◆ **Stated exercise**
Repeat the entries below exactly as they appear, with no pictures.

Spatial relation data

···

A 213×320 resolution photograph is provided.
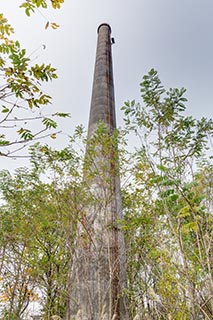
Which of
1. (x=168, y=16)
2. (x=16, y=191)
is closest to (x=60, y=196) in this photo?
(x=16, y=191)

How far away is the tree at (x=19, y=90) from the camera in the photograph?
152 centimetres

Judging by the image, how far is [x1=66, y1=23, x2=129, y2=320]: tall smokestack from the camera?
3238 mm

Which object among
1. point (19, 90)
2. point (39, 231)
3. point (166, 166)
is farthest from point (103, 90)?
point (19, 90)

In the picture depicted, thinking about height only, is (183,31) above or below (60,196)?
above

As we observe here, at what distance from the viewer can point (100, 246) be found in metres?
3.47

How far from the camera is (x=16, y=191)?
4.87 meters

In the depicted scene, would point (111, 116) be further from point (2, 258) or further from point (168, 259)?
point (168, 259)

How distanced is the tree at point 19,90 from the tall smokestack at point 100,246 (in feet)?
6.73

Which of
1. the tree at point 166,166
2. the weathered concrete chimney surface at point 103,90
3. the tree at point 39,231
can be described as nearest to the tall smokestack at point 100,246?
the tree at point 39,231

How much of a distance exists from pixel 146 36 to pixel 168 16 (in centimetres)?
118

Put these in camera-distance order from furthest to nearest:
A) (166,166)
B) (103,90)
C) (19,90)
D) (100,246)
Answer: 1. (103,90)
2. (100,246)
3. (166,166)
4. (19,90)

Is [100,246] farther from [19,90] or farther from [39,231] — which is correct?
[19,90]

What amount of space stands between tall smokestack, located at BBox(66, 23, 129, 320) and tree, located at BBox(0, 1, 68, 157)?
2.05m

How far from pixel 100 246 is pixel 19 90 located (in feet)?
8.49
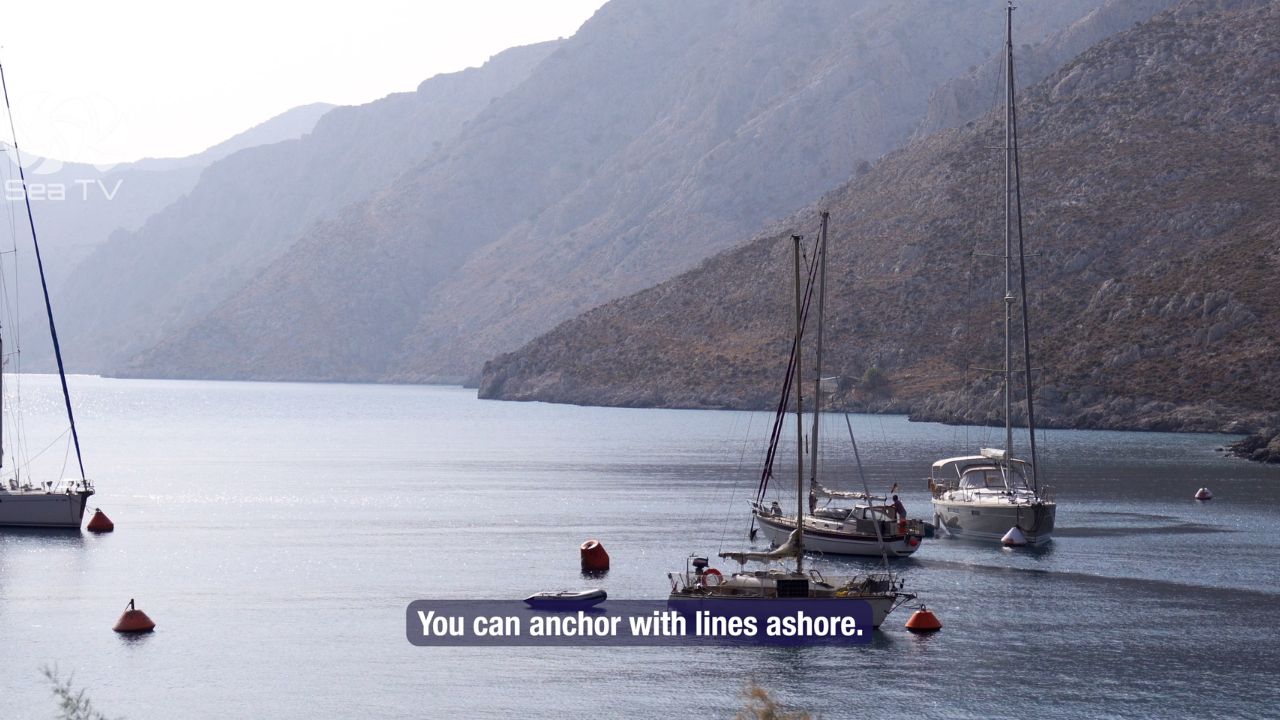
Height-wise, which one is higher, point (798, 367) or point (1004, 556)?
point (798, 367)

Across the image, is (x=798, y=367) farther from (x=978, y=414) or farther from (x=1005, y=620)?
(x=978, y=414)

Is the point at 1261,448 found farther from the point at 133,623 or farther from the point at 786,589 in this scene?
the point at 133,623

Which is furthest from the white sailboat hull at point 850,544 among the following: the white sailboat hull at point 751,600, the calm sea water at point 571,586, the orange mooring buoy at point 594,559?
the white sailboat hull at point 751,600

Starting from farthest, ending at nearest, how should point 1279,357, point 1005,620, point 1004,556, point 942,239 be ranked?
point 942,239 → point 1279,357 → point 1004,556 → point 1005,620

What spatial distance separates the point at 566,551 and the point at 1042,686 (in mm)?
25893

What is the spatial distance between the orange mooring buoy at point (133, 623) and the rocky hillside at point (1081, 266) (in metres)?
105

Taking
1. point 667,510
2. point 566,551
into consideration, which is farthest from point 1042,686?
point 667,510

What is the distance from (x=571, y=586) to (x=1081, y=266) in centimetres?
11433

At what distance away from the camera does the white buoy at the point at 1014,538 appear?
61125 millimetres

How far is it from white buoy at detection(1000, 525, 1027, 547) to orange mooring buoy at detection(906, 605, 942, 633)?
60.7 feet

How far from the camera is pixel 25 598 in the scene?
50.0m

···

◆ **Written solution**
A 213×320 resolution photograph is provided.
Which of
1. (x=168, y=16)
2. (x=16, y=191)
is closest to (x=60, y=196) in this photo?
(x=16, y=191)

How far away is the tree at (x=19, y=90) from the camera in the photograph?
152 centimetres

Judging by the image, how far is [x1=66, y1=23, x2=129, y2=320]: tall smokestack from the camera?
3238 mm

Which object among
1. point (19, 90)
2. point (39, 231)
3. point (166, 166)
is farthest from point (103, 90)?
point (19, 90)

In the picture depicted, thinking about height only, is (183,31) above or below (60,196)?
above

As we observe here, at what distance from the viewer can point (100, 246) be found in metres?
3.47

How far from the camera is (x=16, y=191)?
4.87 meters

In the depicted scene, would point (111, 116) be further from point (2, 258) or further from point (168, 259)?
point (168, 259)

How distanced is the tree at point 19,90 from the tall smokestack at point 100,246 (in feet)?
6.73

Which of
1. the tree at point 166,166
2. the weathered concrete chimney surface at point 103,90
3. the tree at point 39,231
can be described as nearest to the tall smokestack at point 100,246?
the tree at point 39,231

How much of a distance exists from pixel 146 36 to pixel 168 16 (in centimetres)?
118

Put these in camera-distance order from furthest to nearest:
A) (166,166)
B) (103,90)
C) (19,90)
D) (100,246)
Answer: 1. (103,90)
2. (100,246)
3. (166,166)
4. (19,90)

Is [100,246] farther from [19,90] or farther from [39,231] — which is correct?
[19,90]

What amount of space stands between tall smokestack, located at BBox(66, 23, 129, 320) and tree, located at BBox(0, 1, 68, 157)?
2.05m

How far from pixel 100 246 is pixel 19 90 located (in feet)?
8.49
Height-wise, which one is higher, point (798, 367) or point (1004, 556)?
point (798, 367)

Across the image, is (x=798, y=367) farther from (x=978, y=414) or farther from (x=1005, y=620)?
(x=978, y=414)

Is the point at 1261,448 found farther from the point at 133,623 or farther from the point at 786,589 in this scene?
the point at 133,623

Which is furthest from the white sailboat hull at point 850,544 among the following: the white sailboat hull at point 751,600, the calm sea water at point 571,586, the orange mooring buoy at point 594,559?
the white sailboat hull at point 751,600

Starting from farthest, ending at nearest, how should point 1279,357, point 1005,620, point 1004,556, point 942,239 be ranked?
point 942,239 → point 1279,357 → point 1004,556 → point 1005,620

What spatial distance separates the point at 566,551 and the point at 1042,686 (in mm)?
25893

What is the spatial distance between the orange mooring buoy at point (133, 623) and the rocky hillside at point (1081, 266) (in metres)?
105

Taking
1. point 667,510
2. point 566,551
into consideration, which is farthest from point 1042,686?
point 667,510

What is the distance from (x=571, y=586) to (x=1081, y=266) in centimetres?
11433

At what distance away from the camera does the white buoy at the point at 1014,538 appear?
61125 millimetres

How far is it from white buoy at detection(1000, 525, 1027, 547) to orange mooring buoy at detection(906, 605, 942, 633)?
60.7 feet

How far from the camera is pixel 25 598 in the scene?
50.0m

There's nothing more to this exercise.